An important consideration for Africa to become more prosperous is the need to diversify away from the reliance on the primary sector, mining and agriculture, with greater focus on industrialisation and cross-border value chains to promote regional integration and the movement of goods and services.
Governments are also encouraged to establish strong regulatory and legal mechanisms for businesses that require them to address fundamental and structural economic challenges beyond their corporate social investment projects.
The continent has been rife with examples of international companies — especially in the mining sector — flouting regulations, which they would not dare try when operating in developed nations, due to their strong legal frameworks. This has a profound impact on people and the environment.
Nineteen AU member states have established a collaborative network called the Corporate Governance Network that aims to enhance their institutional capacity towards the sustainable development of public- and privately-owned corporations.
The rise of regional blocs
The eight regional blocs play a role in creating continental integration, the expansion of infrastructure across borders, peace and security while being sensitive to regional, language and cultural nuances.

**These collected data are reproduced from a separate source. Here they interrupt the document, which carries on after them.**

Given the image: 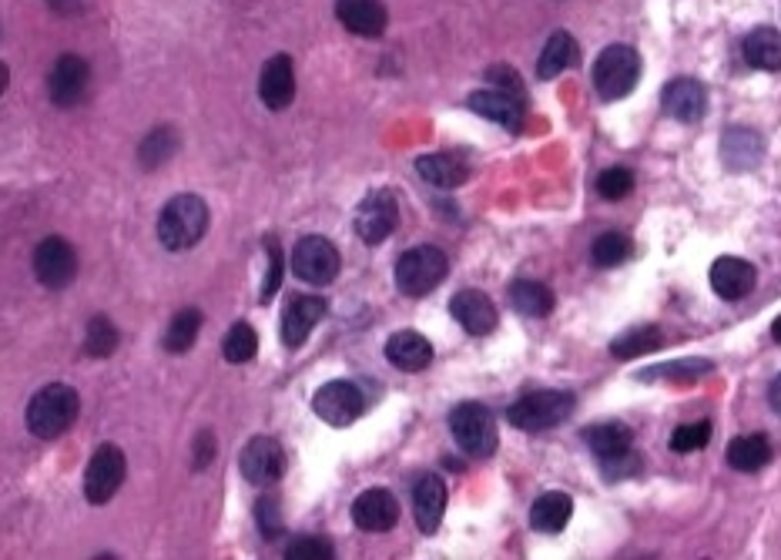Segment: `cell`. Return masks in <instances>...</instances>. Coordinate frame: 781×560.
<instances>
[{
	"label": "cell",
	"instance_id": "4",
	"mask_svg": "<svg viewBox=\"0 0 781 560\" xmlns=\"http://www.w3.org/2000/svg\"><path fill=\"white\" fill-rule=\"evenodd\" d=\"M450 433L460 450L473 460H487L497 454V419L483 403H460L450 413Z\"/></svg>",
	"mask_w": 781,
	"mask_h": 560
},
{
	"label": "cell",
	"instance_id": "19",
	"mask_svg": "<svg viewBox=\"0 0 781 560\" xmlns=\"http://www.w3.org/2000/svg\"><path fill=\"white\" fill-rule=\"evenodd\" d=\"M581 436H584V443L591 446L601 464H614V460H624V457L634 454V433H631V426H624L617 419L594 423Z\"/></svg>",
	"mask_w": 781,
	"mask_h": 560
},
{
	"label": "cell",
	"instance_id": "6",
	"mask_svg": "<svg viewBox=\"0 0 781 560\" xmlns=\"http://www.w3.org/2000/svg\"><path fill=\"white\" fill-rule=\"evenodd\" d=\"M641 81V54L631 44H611L594 61V87L604 101L627 97Z\"/></svg>",
	"mask_w": 781,
	"mask_h": 560
},
{
	"label": "cell",
	"instance_id": "44",
	"mask_svg": "<svg viewBox=\"0 0 781 560\" xmlns=\"http://www.w3.org/2000/svg\"><path fill=\"white\" fill-rule=\"evenodd\" d=\"M487 81H490V87H497V91H507V94H513V97H520V101H527L523 97V81L517 77V71L513 68H490L487 71Z\"/></svg>",
	"mask_w": 781,
	"mask_h": 560
},
{
	"label": "cell",
	"instance_id": "41",
	"mask_svg": "<svg viewBox=\"0 0 781 560\" xmlns=\"http://www.w3.org/2000/svg\"><path fill=\"white\" fill-rule=\"evenodd\" d=\"M332 543L325 537H295L289 547H285V557L289 560H332Z\"/></svg>",
	"mask_w": 781,
	"mask_h": 560
},
{
	"label": "cell",
	"instance_id": "13",
	"mask_svg": "<svg viewBox=\"0 0 781 560\" xmlns=\"http://www.w3.org/2000/svg\"><path fill=\"white\" fill-rule=\"evenodd\" d=\"M660 107H664V115H671L681 125H698L708 111V91L695 77H675L660 91Z\"/></svg>",
	"mask_w": 781,
	"mask_h": 560
},
{
	"label": "cell",
	"instance_id": "25",
	"mask_svg": "<svg viewBox=\"0 0 781 560\" xmlns=\"http://www.w3.org/2000/svg\"><path fill=\"white\" fill-rule=\"evenodd\" d=\"M764 158V142L758 132L751 128H731L725 132L721 138V162L735 172H748V168H758Z\"/></svg>",
	"mask_w": 781,
	"mask_h": 560
},
{
	"label": "cell",
	"instance_id": "17",
	"mask_svg": "<svg viewBox=\"0 0 781 560\" xmlns=\"http://www.w3.org/2000/svg\"><path fill=\"white\" fill-rule=\"evenodd\" d=\"M450 315L470 332V335H487L497 329V305L487 292L480 289H464L450 299Z\"/></svg>",
	"mask_w": 781,
	"mask_h": 560
},
{
	"label": "cell",
	"instance_id": "33",
	"mask_svg": "<svg viewBox=\"0 0 781 560\" xmlns=\"http://www.w3.org/2000/svg\"><path fill=\"white\" fill-rule=\"evenodd\" d=\"M198 329H201V312L198 309H181L175 312L168 332H165V350L168 353H188L198 340Z\"/></svg>",
	"mask_w": 781,
	"mask_h": 560
},
{
	"label": "cell",
	"instance_id": "20",
	"mask_svg": "<svg viewBox=\"0 0 781 560\" xmlns=\"http://www.w3.org/2000/svg\"><path fill=\"white\" fill-rule=\"evenodd\" d=\"M758 282V272L751 262L738 259V256H721L715 266H711V289L715 295H721L725 302H738L744 295H751Z\"/></svg>",
	"mask_w": 781,
	"mask_h": 560
},
{
	"label": "cell",
	"instance_id": "34",
	"mask_svg": "<svg viewBox=\"0 0 781 560\" xmlns=\"http://www.w3.org/2000/svg\"><path fill=\"white\" fill-rule=\"evenodd\" d=\"M118 350V329L107 315H94L87 322V332H84V353L94 356V360H104Z\"/></svg>",
	"mask_w": 781,
	"mask_h": 560
},
{
	"label": "cell",
	"instance_id": "46",
	"mask_svg": "<svg viewBox=\"0 0 781 560\" xmlns=\"http://www.w3.org/2000/svg\"><path fill=\"white\" fill-rule=\"evenodd\" d=\"M768 403H771V409L781 416V376L771 380V386H768Z\"/></svg>",
	"mask_w": 781,
	"mask_h": 560
},
{
	"label": "cell",
	"instance_id": "29",
	"mask_svg": "<svg viewBox=\"0 0 781 560\" xmlns=\"http://www.w3.org/2000/svg\"><path fill=\"white\" fill-rule=\"evenodd\" d=\"M571 64H577V41L567 31H556L543 44V54L537 61V77L540 81H553L556 74H564Z\"/></svg>",
	"mask_w": 781,
	"mask_h": 560
},
{
	"label": "cell",
	"instance_id": "32",
	"mask_svg": "<svg viewBox=\"0 0 781 560\" xmlns=\"http://www.w3.org/2000/svg\"><path fill=\"white\" fill-rule=\"evenodd\" d=\"M660 343H664V335H660L657 325H641V329H631V332L621 335V340L611 343V356H617V360H637V356H644V353H654Z\"/></svg>",
	"mask_w": 781,
	"mask_h": 560
},
{
	"label": "cell",
	"instance_id": "12",
	"mask_svg": "<svg viewBox=\"0 0 781 560\" xmlns=\"http://www.w3.org/2000/svg\"><path fill=\"white\" fill-rule=\"evenodd\" d=\"M34 276L48 289L71 286V279L77 276V256H74L71 242H64L61 236H48L44 242H38V249H34Z\"/></svg>",
	"mask_w": 781,
	"mask_h": 560
},
{
	"label": "cell",
	"instance_id": "18",
	"mask_svg": "<svg viewBox=\"0 0 781 560\" xmlns=\"http://www.w3.org/2000/svg\"><path fill=\"white\" fill-rule=\"evenodd\" d=\"M259 97L272 111H285L295 101V71H292V61L285 54H275L262 64Z\"/></svg>",
	"mask_w": 781,
	"mask_h": 560
},
{
	"label": "cell",
	"instance_id": "2",
	"mask_svg": "<svg viewBox=\"0 0 781 560\" xmlns=\"http://www.w3.org/2000/svg\"><path fill=\"white\" fill-rule=\"evenodd\" d=\"M77 419V393L64 383H51L38 390L28 403V429L38 439L64 436Z\"/></svg>",
	"mask_w": 781,
	"mask_h": 560
},
{
	"label": "cell",
	"instance_id": "39",
	"mask_svg": "<svg viewBox=\"0 0 781 560\" xmlns=\"http://www.w3.org/2000/svg\"><path fill=\"white\" fill-rule=\"evenodd\" d=\"M634 191V172L631 168H607V172H601V178H597V195L601 198H607V201H621V198H627Z\"/></svg>",
	"mask_w": 781,
	"mask_h": 560
},
{
	"label": "cell",
	"instance_id": "16",
	"mask_svg": "<svg viewBox=\"0 0 781 560\" xmlns=\"http://www.w3.org/2000/svg\"><path fill=\"white\" fill-rule=\"evenodd\" d=\"M325 309L329 305L322 295H295L282 312V346L299 350L309 340V332L322 322Z\"/></svg>",
	"mask_w": 781,
	"mask_h": 560
},
{
	"label": "cell",
	"instance_id": "11",
	"mask_svg": "<svg viewBox=\"0 0 781 560\" xmlns=\"http://www.w3.org/2000/svg\"><path fill=\"white\" fill-rule=\"evenodd\" d=\"M239 467H242V477L252 484V487H272L279 484L282 470H285V454L279 439L272 436H252L246 443V450L239 457Z\"/></svg>",
	"mask_w": 781,
	"mask_h": 560
},
{
	"label": "cell",
	"instance_id": "40",
	"mask_svg": "<svg viewBox=\"0 0 781 560\" xmlns=\"http://www.w3.org/2000/svg\"><path fill=\"white\" fill-rule=\"evenodd\" d=\"M711 373V363L708 360H681V363H664L660 370L654 373H644L647 380L660 376V380H678V383H691V380H701Z\"/></svg>",
	"mask_w": 781,
	"mask_h": 560
},
{
	"label": "cell",
	"instance_id": "21",
	"mask_svg": "<svg viewBox=\"0 0 781 560\" xmlns=\"http://www.w3.org/2000/svg\"><path fill=\"white\" fill-rule=\"evenodd\" d=\"M413 514H416V527L419 533H436L446 514V487L436 474H423L413 484Z\"/></svg>",
	"mask_w": 781,
	"mask_h": 560
},
{
	"label": "cell",
	"instance_id": "31",
	"mask_svg": "<svg viewBox=\"0 0 781 560\" xmlns=\"http://www.w3.org/2000/svg\"><path fill=\"white\" fill-rule=\"evenodd\" d=\"M510 305L520 312V315H530V319H546L553 312V292L543 286V282H533V279H517L510 286Z\"/></svg>",
	"mask_w": 781,
	"mask_h": 560
},
{
	"label": "cell",
	"instance_id": "36",
	"mask_svg": "<svg viewBox=\"0 0 781 560\" xmlns=\"http://www.w3.org/2000/svg\"><path fill=\"white\" fill-rule=\"evenodd\" d=\"M631 239L624 236V232H604L597 242H594V249H591V259H594V266L597 269H614V266H621V262H627L631 259Z\"/></svg>",
	"mask_w": 781,
	"mask_h": 560
},
{
	"label": "cell",
	"instance_id": "5",
	"mask_svg": "<svg viewBox=\"0 0 781 560\" xmlns=\"http://www.w3.org/2000/svg\"><path fill=\"white\" fill-rule=\"evenodd\" d=\"M446 272H450V259H446L442 249L416 246V249L399 256V262H396V286H399L403 295L419 299V295H429L446 279Z\"/></svg>",
	"mask_w": 781,
	"mask_h": 560
},
{
	"label": "cell",
	"instance_id": "45",
	"mask_svg": "<svg viewBox=\"0 0 781 560\" xmlns=\"http://www.w3.org/2000/svg\"><path fill=\"white\" fill-rule=\"evenodd\" d=\"M211 457H215V436H211V433H201V436H198V460H195V467H205Z\"/></svg>",
	"mask_w": 781,
	"mask_h": 560
},
{
	"label": "cell",
	"instance_id": "1",
	"mask_svg": "<svg viewBox=\"0 0 781 560\" xmlns=\"http://www.w3.org/2000/svg\"><path fill=\"white\" fill-rule=\"evenodd\" d=\"M208 232V205L198 195H175L158 215V242L168 252L198 246Z\"/></svg>",
	"mask_w": 781,
	"mask_h": 560
},
{
	"label": "cell",
	"instance_id": "3",
	"mask_svg": "<svg viewBox=\"0 0 781 560\" xmlns=\"http://www.w3.org/2000/svg\"><path fill=\"white\" fill-rule=\"evenodd\" d=\"M574 393H564V390H537V393H527L520 396L510 409H507V419L510 426L523 429V433H543V429H553L561 426L564 419H571L574 413Z\"/></svg>",
	"mask_w": 781,
	"mask_h": 560
},
{
	"label": "cell",
	"instance_id": "24",
	"mask_svg": "<svg viewBox=\"0 0 781 560\" xmlns=\"http://www.w3.org/2000/svg\"><path fill=\"white\" fill-rule=\"evenodd\" d=\"M386 360L403 370V373H419L433 363V346L423 332L416 329H403V332H393L389 343H386Z\"/></svg>",
	"mask_w": 781,
	"mask_h": 560
},
{
	"label": "cell",
	"instance_id": "28",
	"mask_svg": "<svg viewBox=\"0 0 781 560\" xmlns=\"http://www.w3.org/2000/svg\"><path fill=\"white\" fill-rule=\"evenodd\" d=\"M774 457L771 439L764 433H748V436H735L728 443V467L741 470V474H754L761 467H768Z\"/></svg>",
	"mask_w": 781,
	"mask_h": 560
},
{
	"label": "cell",
	"instance_id": "27",
	"mask_svg": "<svg viewBox=\"0 0 781 560\" xmlns=\"http://www.w3.org/2000/svg\"><path fill=\"white\" fill-rule=\"evenodd\" d=\"M571 514H574V500L571 494L564 490H550V494H540L530 507V527L540 530V533H561L567 523H571Z\"/></svg>",
	"mask_w": 781,
	"mask_h": 560
},
{
	"label": "cell",
	"instance_id": "8",
	"mask_svg": "<svg viewBox=\"0 0 781 560\" xmlns=\"http://www.w3.org/2000/svg\"><path fill=\"white\" fill-rule=\"evenodd\" d=\"M292 276L309 286H329L340 276V249L322 236H305L292 249Z\"/></svg>",
	"mask_w": 781,
	"mask_h": 560
},
{
	"label": "cell",
	"instance_id": "47",
	"mask_svg": "<svg viewBox=\"0 0 781 560\" xmlns=\"http://www.w3.org/2000/svg\"><path fill=\"white\" fill-rule=\"evenodd\" d=\"M48 8L58 14H74L81 8V0H48Z\"/></svg>",
	"mask_w": 781,
	"mask_h": 560
},
{
	"label": "cell",
	"instance_id": "22",
	"mask_svg": "<svg viewBox=\"0 0 781 560\" xmlns=\"http://www.w3.org/2000/svg\"><path fill=\"white\" fill-rule=\"evenodd\" d=\"M470 111H477V115L517 132L523 125V111H527V101L507 94V91H497V87H487V91H473L470 94Z\"/></svg>",
	"mask_w": 781,
	"mask_h": 560
},
{
	"label": "cell",
	"instance_id": "30",
	"mask_svg": "<svg viewBox=\"0 0 781 560\" xmlns=\"http://www.w3.org/2000/svg\"><path fill=\"white\" fill-rule=\"evenodd\" d=\"M744 61L758 71H781V34L774 28H758L741 44Z\"/></svg>",
	"mask_w": 781,
	"mask_h": 560
},
{
	"label": "cell",
	"instance_id": "37",
	"mask_svg": "<svg viewBox=\"0 0 781 560\" xmlns=\"http://www.w3.org/2000/svg\"><path fill=\"white\" fill-rule=\"evenodd\" d=\"M175 152H178V135H175V128L162 125V128H155V132L145 138V145H142V165H145V168H158V165H165Z\"/></svg>",
	"mask_w": 781,
	"mask_h": 560
},
{
	"label": "cell",
	"instance_id": "38",
	"mask_svg": "<svg viewBox=\"0 0 781 560\" xmlns=\"http://www.w3.org/2000/svg\"><path fill=\"white\" fill-rule=\"evenodd\" d=\"M708 439H711V423L708 419L685 423L671 433V450L675 454H695V450H705Z\"/></svg>",
	"mask_w": 781,
	"mask_h": 560
},
{
	"label": "cell",
	"instance_id": "35",
	"mask_svg": "<svg viewBox=\"0 0 781 560\" xmlns=\"http://www.w3.org/2000/svg\"><path fill=\"white\" fill-rule=\"evenodd\" d=\"M221 353H226L229 363H249L259 353V335L249 322H236L226 332V343H221Z\"/></svg>",
	"mask_w": 781,
	"mask_h": 560
},
{
	"label": "cell",
	"instance_id": "48",
	"mask_svg": "<svg viewBox=\"0 0 781 560\" xmlns=\"http://www.w3.org/2000/svg\"><path fill=\"white\" fill-rule=\"evenodd\" d=\"M771 335H774V343L781 346V315H778V319L771 322Z\"/></svg>",
	"mask_w": 781,
	"mask_h": 560
},
{
	"label": "cell",
	"instance_id": "42",
	"mask_svg": "<svg viewBox=\"0 0 781 560\" xmlns=\"http://www.w3.org/2000/svg\"><path fill=\"white\" fill-rule=\"evenodd\" d=\"M265 249H269V279H265V286H262L259 299H262V302H272V299H275V292H279V286H282L285 256H282V249H279V239H275V236H269V239H265Z\"/></svg>",
	"mask_w": 781,
	"mask_h": 560
},
{
	"label": "cell",
	"instance_id": "9",
	"mask_svg": "<svg viewBox=\"0 0 781 560\" xmlns=\"http://www.w3.org/2000/svg\"><path fill=\"white\" fill-rule=\"evenodd\" d=\"M312 409L319 419H325L329 426H350L363 416L366 409V396L356 383L350 380H332L325 386L315 390L312 396Z\"/></svg>",
	"mask_w": 781,
	"mask_h": 560
},
{
	"label": "cell",
	"instance_id": "14",
	"mask_svg": "<svg viewBox=\"0 0 781 560\" xmlns=\"http://www.w3.org/2000/svg\"><path fill=\"white\" fill-rule=\"evenodd\" d=\"M91 84V68L77 54H61L48 74V94L58 107H74Z\"/></svg>",
	"mask_w": 781,
	"mask_h": 560
},
{
	"label": "cell",
	"instance_id": "10",
	"mask_svg": "<svg viewBox=\"0 0 781 560\" xmlns=\"http://www.w3.org/2000/svg\"><path fill=\"white\" fill-rule=\"evenodd\" d=\"M396 221H399V201L393 191L379 188L366 195L363 205L356 208V236L366 246H383L396 232Z\"/></svg>",
	"mask_w": 781,
	"mask_h": 560
},
{
	"label": "cell",
	"instance_id": "15",
	"mask_svg": "<svg viewBox=\"0 0 781 560\" xmlns=\"http://www.w3.org/2000/svg\"><path fill=\"white\" fill-rule=\"evenodd\" d=\"M396 520H399V500L383 487L363 490L353 504V523L366 533H386L396 527Z\"/></svg>",
	"mask_w": 781,
	"mask_h": 560
},
{
	"label": "cell",
	"instance_id": "43",
	"mask_svg": "<svg viewBox=\"0 0 781 560\" xmlns=\"http://www.w3.org/2000/svg\"><path fill=\"white\" fill-rule=\"evenodd\" d=\"M256 517H259V530L269 537V540H275L279 533H282V517H279V504L272 500V497H265V500H259L256 504Z\"/></svg>",
	"mask_w": 781,
	"mask_h": 560
},
{
	"label": "cell",
	"instance_id": "7",
	"mask_svg": "<svg viewBox=\"0 0 781 560\" xmlns=\"http://www.w3.org/2000/svg\"><path fill=\"white\" fill-rule=\"evenodd\" d=\"M125 474H128V460L122 454V446L101 443L97 450H94V457H91V464H87V470H84V497H87V504H94V507L107 504L111 497L122 490Z\"/></svg>",
	"mask_w": 781,
	"mask_h": 560
},
{
	"label": "cell",
	"instance_id": "23",
	"mask_svg": "<svg viewBox=\"0 0 781 560\" xmlns=\"http://www.w3.org/2000/svg\"><path fill=\"white\" fill-rule=\"evenodd\" d=\"M336 18L360 38H379L389 24V14L379 0H336Z\"/></svg>",
	"mask_w": 781,
	"mask_h": 560
},
{
	"label": "cell",
	"instance_id": "26",
	"mask_svg": "<svg viewBox=\"0 0 781 560\" xmlns=\"http://www.w3.org/2000/svg\"><path fill=\"white\" fill-rule=\"evenodd\" d=\"M416 172L436 188H460L470 178V165L457 152H436L416 162Z\"/></svg>",
	"mask_w": 781,
	"mask_h": 560
}]
</instances>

To improve governance in Africa, the report advises the AU and the regional blocs should co-ordinate and harmonise their policies, programmes and activities. There are often overlaps, with some countries belonging to several regional communities, which hinders the implementation of their plans.
The AU’s member states are encouraged to sign and ratify the agreement establishing the African Continental Free Trade Area. This is a major goal of the Agenda 2063 and has been called an economic “game changer” for the continent by the International Monetary Fund.
Of the 55 AU members, the only signature that is still outstanding is Eritrea’s. Africa’s biggest economy, Nigeria, joined the common market in July. The country had previously been reluctant to sign the agreement, citing concerns over cheap imports flooding its local market.
Just 15% to 18% of all trade in Africa is intra-continental. The free trade area will promote the free movement of goods, but there have been warnings that the expected positive impact will not be felt immediately due to infrastructure bottlenecks and the slow speed of implementation.